Sensitivity analysis was performed by eliminating one study at a time, and the results revealed that CTX (WMD: -0.03 ng/mL (-0.06 to -0.01)), OC (WMD: -1.85 ng/mL (-2.8 to -0.78)), PINP (WMD: -4.59 ng/mL (-6.18 to -3.12)) and PTH (WMD: -0.002 pmol/L (-0.4 to 0.3)) levels showed no significant fluctuation [Supplementary Figures S12(a-d)]. We also determined the P values for Egger’s and Begg’s linear regression for CTX, P1NP and PTH levels [Supplementary Tables S6(a, c, d)], which indicated that no significant publication bias was found. Although Egger’s regression analysis on OC levels yielded a P-value of 0.006 [Supplementary Table S6(b)], we promptly performed trim-and-fill analyses and determined that publication bias did not influence our findings, as the P-values of the combined effect sizes remained consistent before and after the analyses. Additionally, we observed no significant differences in heterogeneity or pooled results pre- and post-trim-and-fill analyses, indicating the robustness of our results [Supplementary Figure S13].
Discussion
4
The findings of our Meta-analysis were as follows: (a) lumbar BMD and hip BMD values were not significantly different between MASLD patients and non-MASLD patients, and remarkably, femoral BMD was significantly higher in MASLD patients than in non-MASLD patients, especially in female and overweight populations; (b) the prevalence of OP and osteoporotic fractures was higher in the MASLD group than in the non-MASLD group, which is consistent with subgroup analyses by country, sex, and weight; (c) CTX, OC and PINP levels were significantly lower in MASLD patients than in controls.

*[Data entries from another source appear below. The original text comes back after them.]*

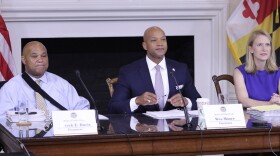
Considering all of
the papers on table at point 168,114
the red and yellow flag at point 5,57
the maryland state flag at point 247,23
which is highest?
the maryland state flag at point 247,23

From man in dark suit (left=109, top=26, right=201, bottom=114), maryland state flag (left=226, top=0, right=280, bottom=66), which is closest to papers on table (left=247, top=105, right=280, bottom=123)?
man in dark suit (left=109, top=26, right=201, bottom=114)

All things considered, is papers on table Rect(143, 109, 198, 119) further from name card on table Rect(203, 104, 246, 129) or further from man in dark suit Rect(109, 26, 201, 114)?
name card on table Rect(203, 104, 246, 129)

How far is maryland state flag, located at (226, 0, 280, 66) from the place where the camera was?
481 centimetres

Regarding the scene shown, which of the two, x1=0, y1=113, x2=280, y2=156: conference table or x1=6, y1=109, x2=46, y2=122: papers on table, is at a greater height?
x1=6, y1=109, x2=46, y2=122: papers on table

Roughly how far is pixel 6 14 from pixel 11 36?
180mm

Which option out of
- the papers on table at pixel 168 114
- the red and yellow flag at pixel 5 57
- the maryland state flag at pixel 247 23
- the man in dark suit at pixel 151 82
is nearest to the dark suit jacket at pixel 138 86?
the man in dark suit at pixel 151 82

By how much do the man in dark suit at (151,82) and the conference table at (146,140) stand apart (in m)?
0.65

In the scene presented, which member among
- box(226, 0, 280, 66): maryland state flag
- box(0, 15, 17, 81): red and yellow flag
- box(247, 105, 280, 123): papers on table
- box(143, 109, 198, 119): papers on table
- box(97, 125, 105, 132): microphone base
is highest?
box(226, 0, 280, 66): maryland state flag

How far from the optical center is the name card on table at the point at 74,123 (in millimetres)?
2664

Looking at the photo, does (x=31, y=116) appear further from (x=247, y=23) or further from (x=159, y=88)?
(x=247, y=23)

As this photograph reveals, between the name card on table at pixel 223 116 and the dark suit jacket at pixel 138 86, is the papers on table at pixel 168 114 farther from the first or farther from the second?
the name card on table at pixel 223 116

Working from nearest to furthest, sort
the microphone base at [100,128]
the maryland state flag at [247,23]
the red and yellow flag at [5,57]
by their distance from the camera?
the microphone base at [100,128] < the red and yellow flag at [5,57] < the maryland state flag at [247,23]

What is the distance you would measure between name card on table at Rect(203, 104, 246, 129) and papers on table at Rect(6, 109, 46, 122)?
845 millimetres

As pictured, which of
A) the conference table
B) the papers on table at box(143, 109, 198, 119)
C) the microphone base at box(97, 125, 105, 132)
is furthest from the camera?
the papers on table at box(143, 109, 198, 119)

Two meta-analyses reported no significant association between MASLD and BMD values (54, 55). The meta-analysis by Su et al. found a significant adverse effect of MASLD on BMD. However, their meta-analysis included only adjusted effect sizes, which may explain the discrepancies between their findings and those of previous studi. In fact, if only the adjusted results were included, the meta-analysis may lead to sample size reduction and bias in the results (56).

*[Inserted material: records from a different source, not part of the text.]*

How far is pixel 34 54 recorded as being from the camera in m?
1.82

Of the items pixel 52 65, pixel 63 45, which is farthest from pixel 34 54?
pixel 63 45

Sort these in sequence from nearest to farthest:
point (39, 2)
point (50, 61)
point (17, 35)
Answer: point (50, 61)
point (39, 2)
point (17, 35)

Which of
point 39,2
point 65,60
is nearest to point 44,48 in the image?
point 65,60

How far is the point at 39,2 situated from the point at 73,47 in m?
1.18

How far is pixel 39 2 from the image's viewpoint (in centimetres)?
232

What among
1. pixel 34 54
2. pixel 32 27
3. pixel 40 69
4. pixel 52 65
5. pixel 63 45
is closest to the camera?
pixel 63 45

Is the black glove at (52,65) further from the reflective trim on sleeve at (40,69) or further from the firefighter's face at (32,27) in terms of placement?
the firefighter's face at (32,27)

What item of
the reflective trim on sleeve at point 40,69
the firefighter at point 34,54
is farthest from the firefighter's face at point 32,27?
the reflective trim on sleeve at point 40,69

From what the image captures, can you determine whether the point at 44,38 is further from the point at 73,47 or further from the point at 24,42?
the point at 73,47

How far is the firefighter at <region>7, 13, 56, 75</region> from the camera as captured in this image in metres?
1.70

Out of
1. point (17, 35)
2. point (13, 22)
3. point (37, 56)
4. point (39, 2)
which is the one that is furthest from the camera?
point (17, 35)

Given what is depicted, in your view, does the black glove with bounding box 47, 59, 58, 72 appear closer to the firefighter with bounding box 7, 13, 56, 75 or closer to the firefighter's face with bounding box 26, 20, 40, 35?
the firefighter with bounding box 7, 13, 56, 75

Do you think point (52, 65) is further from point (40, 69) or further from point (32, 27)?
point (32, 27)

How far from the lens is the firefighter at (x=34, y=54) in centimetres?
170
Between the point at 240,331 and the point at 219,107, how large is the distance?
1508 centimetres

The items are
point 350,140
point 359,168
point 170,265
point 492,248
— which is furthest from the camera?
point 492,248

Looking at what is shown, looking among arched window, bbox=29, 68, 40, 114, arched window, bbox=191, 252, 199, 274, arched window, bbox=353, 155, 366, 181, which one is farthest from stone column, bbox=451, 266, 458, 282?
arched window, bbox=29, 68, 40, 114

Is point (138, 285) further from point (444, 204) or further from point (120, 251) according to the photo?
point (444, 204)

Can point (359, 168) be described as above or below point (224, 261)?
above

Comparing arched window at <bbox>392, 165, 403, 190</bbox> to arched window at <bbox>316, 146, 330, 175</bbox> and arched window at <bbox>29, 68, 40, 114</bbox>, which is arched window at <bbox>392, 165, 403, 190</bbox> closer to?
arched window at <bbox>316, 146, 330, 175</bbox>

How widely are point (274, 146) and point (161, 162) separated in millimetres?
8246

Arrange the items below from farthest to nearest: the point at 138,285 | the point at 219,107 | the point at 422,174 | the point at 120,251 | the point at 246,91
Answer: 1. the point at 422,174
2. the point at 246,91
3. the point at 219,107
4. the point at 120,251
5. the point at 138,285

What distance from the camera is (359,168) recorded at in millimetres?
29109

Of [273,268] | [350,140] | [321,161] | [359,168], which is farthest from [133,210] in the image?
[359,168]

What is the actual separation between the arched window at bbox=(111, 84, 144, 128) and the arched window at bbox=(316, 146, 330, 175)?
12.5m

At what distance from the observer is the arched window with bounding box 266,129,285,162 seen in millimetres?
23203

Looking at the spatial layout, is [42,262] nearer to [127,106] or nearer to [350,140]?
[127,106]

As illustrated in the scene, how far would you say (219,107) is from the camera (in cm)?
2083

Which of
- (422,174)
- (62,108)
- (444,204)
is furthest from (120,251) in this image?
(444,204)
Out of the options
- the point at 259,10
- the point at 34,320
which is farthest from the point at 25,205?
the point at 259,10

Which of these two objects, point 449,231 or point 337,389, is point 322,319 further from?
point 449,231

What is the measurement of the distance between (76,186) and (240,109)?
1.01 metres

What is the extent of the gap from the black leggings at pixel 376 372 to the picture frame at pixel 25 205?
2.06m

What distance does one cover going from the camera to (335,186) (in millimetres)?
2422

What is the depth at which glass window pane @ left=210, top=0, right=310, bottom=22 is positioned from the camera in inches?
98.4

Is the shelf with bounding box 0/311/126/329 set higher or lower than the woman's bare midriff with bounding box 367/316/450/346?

Patients with MASLD typically have higher body weight and BMI, which may increase bone load due to metabolic abnormalities and are considered protective factors against BMD decline (14, 34, 35, 47). Indeed, excess body fat mass may exert greater static mechanical stress on bones, promoting cortical bone formation in obese individuals (57). In addition, higher body fat may increase the secretion of various hormones, including estrogen (58), insulin (59), and leptin (60), which may halt bone loss (61). Therefore, the adverse effects of MASLD on BMD may be offset by the positive effects of high BMI (62). Our subgroup analyses revealed that overweight individuals with MASLD had higher femur BMD compared to those without MASLD, supporting the notion that higher BMI may protect BMD. Additionally, lumbar BMD values were significantly higher in non-Asian MASLD patients than in non-MASLD patients, possibly due to the usually higher BMI in European populations compared to Asian populations.

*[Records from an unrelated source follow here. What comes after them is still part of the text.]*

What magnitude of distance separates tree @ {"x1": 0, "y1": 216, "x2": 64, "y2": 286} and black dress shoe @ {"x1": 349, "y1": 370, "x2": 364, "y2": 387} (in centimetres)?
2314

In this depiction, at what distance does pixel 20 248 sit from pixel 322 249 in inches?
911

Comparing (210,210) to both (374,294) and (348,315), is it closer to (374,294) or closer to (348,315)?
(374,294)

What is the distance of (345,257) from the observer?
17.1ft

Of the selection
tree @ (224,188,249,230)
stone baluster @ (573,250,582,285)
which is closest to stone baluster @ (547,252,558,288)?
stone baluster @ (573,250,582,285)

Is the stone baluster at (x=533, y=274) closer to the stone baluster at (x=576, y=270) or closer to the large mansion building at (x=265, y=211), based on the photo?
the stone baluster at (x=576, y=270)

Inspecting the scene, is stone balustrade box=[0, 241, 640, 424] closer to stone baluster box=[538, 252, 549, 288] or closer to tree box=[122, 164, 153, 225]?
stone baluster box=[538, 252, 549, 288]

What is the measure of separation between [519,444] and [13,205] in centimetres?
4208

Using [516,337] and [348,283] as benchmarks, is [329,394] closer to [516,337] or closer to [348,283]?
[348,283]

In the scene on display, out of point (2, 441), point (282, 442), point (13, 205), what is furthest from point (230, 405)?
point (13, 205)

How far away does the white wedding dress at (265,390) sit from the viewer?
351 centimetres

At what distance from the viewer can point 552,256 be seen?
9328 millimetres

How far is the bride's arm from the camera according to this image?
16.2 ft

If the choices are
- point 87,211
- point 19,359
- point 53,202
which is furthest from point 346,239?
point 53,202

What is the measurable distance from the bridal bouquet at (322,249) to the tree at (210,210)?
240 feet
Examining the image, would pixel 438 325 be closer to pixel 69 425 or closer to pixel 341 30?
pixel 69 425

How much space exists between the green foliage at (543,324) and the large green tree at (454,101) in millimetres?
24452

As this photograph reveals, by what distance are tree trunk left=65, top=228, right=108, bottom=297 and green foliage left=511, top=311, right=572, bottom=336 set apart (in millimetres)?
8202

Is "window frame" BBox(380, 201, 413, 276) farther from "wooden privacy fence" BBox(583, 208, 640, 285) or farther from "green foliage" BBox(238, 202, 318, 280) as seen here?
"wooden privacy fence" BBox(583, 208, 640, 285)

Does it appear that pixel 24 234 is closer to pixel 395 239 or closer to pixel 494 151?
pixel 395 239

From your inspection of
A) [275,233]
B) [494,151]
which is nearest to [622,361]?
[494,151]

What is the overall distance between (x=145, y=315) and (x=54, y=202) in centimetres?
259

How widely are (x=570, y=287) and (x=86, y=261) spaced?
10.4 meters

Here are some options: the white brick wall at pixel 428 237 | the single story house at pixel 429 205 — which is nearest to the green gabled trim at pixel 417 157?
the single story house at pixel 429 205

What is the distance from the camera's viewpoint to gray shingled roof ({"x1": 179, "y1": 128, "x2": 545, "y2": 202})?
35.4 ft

In our previous subgroup analyses focusing on female participants, we observed that the positive correlation between MASLD and femoral BMD was mostly evident in women aged over 50 years. This finding may be attributed to hormonal factors, particularly the role of estrone. Age-related differences could also play a significant role, as aromatase enzymes present in adipose tissue convert androstenedione to estrone or estradiol, which are critical components of estrogen in postmenopausal women (63). Aromatase activity in adipose stromal cells increases with age, being higher in postmenopausal than premenopausal women (64), and may protect against decrease in BMD.
While our study found that MASLD did not increase the risk of low BMD, it did not demonstrate a beneficial effect on bone metabolism. Furthermore, this study solely assessed the relationship between MASLD and BMD values, without considering the potential effects of MASLD on bone quality. Therefore, we cannot ascertain whether MASLD influences bone metabolism through the impairment of bone quality. We thus conducted a further meta-analysis of the effect of MASLD on OP as well as the levels of BTMs, and found that the levels of BTMs (OC, PINP, β-CTX) were significantly lower in MASLD patients than in non-MASLD patients. Furthermore, the prevalence of OP and osteoporotic fractures was significantly higher in MASLD patients than in non-MASLD patients, and the results held true in subgroup analyses by sex, weight, and country.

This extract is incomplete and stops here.